▸ Exercise objective: Output exactly the lines below, starting with the line that has "6-23-14 Strength in Weakness (a Sonnet)" and going on through the line that has "TAION UNFILOダウンジャケット", both included, and no other lines.

[Records excerpted from a collection]
Content starts
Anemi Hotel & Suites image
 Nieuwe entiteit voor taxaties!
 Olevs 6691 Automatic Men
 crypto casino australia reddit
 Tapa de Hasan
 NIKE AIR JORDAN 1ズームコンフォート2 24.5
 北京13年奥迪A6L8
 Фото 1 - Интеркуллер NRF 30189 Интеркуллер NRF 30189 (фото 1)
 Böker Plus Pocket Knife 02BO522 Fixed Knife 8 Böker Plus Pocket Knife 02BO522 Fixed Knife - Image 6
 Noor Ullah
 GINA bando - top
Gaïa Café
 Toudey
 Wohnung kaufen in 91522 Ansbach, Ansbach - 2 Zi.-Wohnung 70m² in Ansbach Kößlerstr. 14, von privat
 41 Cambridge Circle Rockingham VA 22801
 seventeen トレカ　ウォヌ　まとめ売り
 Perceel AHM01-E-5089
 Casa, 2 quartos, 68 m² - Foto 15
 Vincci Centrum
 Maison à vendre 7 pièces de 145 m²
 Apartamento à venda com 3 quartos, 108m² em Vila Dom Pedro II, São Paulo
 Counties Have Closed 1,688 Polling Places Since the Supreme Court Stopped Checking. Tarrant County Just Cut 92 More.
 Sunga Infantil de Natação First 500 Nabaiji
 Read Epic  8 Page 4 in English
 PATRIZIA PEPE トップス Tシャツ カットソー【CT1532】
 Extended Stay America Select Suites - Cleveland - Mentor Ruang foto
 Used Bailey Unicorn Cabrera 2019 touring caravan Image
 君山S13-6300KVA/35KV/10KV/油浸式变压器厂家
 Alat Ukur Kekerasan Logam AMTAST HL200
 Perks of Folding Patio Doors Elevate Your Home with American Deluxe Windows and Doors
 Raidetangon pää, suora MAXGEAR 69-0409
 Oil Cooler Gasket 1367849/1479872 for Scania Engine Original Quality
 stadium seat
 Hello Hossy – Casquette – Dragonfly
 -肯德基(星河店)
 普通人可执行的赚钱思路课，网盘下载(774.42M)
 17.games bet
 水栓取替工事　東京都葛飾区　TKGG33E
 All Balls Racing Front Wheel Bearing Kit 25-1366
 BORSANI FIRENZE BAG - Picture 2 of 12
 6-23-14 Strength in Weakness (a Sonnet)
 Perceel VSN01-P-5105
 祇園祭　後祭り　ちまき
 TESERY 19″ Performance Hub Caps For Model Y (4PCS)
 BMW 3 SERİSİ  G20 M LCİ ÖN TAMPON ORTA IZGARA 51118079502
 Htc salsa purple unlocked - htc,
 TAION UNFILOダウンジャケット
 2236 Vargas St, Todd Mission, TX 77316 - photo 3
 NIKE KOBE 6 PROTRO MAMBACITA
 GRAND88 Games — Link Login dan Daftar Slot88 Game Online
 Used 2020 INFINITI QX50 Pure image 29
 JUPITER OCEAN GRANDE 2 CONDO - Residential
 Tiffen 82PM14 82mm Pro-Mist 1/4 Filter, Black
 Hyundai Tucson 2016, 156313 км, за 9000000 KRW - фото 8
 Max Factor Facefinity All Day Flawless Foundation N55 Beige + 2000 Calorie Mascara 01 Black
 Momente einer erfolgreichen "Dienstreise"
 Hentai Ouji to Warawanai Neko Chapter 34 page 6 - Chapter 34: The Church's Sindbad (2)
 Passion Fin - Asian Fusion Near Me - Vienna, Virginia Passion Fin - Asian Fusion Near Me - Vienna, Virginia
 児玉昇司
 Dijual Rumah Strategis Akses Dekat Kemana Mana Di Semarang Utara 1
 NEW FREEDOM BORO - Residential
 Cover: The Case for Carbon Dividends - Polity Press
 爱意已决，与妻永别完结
Content ends
▸ Task result:
 6-23-14 Strength in Weakness (a Sonnet)
 Perceel VSN01-P-5105
 祇園祭　後祭り　ちまき
 TESERY 19″ Performance Hub Caps For Model Y (4PCS)
 BMW 3 SERİSİ  G20 M LCİ ÖN TAMPON ORTA IZGARA 51118079502
 Htc salsa purple unlocked - htc,
 TAION UNFILOダウンジャケット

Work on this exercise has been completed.